> WHAT THIS TASK INVOLVES
Copy out every line in the listing that contains the word "pixel". Case counts.

[Questions about scenes shown in images]
-- -- --
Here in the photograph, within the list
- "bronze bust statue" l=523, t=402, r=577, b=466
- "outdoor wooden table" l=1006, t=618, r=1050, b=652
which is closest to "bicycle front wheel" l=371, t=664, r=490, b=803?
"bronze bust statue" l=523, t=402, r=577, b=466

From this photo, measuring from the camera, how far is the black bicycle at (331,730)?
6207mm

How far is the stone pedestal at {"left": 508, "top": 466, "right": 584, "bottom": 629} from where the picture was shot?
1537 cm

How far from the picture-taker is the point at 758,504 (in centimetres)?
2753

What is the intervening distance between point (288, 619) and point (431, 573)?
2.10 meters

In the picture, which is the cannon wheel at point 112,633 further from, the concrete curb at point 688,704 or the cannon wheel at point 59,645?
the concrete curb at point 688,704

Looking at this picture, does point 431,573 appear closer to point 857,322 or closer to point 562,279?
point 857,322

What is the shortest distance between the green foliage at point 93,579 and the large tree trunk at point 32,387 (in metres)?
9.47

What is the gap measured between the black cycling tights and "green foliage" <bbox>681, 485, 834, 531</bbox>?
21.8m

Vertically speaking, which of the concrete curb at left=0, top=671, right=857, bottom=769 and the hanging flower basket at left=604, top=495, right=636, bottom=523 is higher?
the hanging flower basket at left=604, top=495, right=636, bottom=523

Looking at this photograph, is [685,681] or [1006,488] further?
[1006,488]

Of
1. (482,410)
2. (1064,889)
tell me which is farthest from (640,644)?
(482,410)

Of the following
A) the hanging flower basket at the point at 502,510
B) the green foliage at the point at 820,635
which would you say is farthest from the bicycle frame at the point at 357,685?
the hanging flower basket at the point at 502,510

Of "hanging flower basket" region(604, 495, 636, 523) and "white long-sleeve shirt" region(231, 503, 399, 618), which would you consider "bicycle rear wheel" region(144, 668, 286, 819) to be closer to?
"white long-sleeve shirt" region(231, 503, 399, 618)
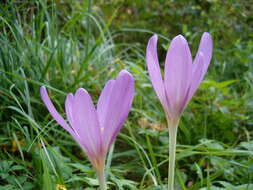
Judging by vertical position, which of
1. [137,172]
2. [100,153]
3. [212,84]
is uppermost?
[100,153]

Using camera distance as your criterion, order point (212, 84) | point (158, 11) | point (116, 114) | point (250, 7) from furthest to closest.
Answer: point (158, 11)
point (250, 7)
point (212, 84)
point (116, 114)

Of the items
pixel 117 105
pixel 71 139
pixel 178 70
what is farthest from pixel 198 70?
pixel 71 139

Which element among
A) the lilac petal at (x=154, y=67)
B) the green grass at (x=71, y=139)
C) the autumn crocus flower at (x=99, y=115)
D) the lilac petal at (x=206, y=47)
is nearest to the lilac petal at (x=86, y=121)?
the autumn crocus flower at (x=99, y=115)

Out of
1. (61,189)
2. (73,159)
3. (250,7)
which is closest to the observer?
(61,189)

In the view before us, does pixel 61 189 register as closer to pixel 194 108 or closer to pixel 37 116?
pixel 37 116

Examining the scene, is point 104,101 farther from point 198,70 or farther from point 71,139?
point 71,139

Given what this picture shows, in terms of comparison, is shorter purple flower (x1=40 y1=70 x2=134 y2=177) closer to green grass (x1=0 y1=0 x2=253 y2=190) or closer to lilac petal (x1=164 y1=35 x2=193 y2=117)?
lilac petal (x1=164 y1=35 x2=193 y2=117)

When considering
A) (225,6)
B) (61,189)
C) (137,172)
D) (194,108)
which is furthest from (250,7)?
(61,189)

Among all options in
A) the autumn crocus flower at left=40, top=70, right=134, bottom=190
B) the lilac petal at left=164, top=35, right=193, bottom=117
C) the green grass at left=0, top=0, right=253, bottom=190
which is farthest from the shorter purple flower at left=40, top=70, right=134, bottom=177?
the green grass at left=0, top=0, right=253, bottom=190
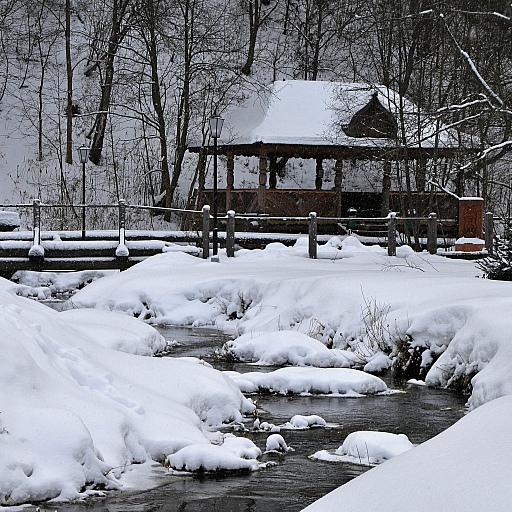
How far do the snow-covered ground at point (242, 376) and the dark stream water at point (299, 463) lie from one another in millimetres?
198

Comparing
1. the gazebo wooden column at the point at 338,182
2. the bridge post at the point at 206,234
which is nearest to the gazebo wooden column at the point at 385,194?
the gazebo wooden column at the point at 338,182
-- -- --
> RESULT BELOW
pixel 117 105
pixel 71 139
pixel 178 70
what is farthest from pixel 198 70?
pixel 71 139
In the view before us, does pixel 61 189 register as closer to pixel 194 108 or closer to pixel 37 116?
pixel 37 116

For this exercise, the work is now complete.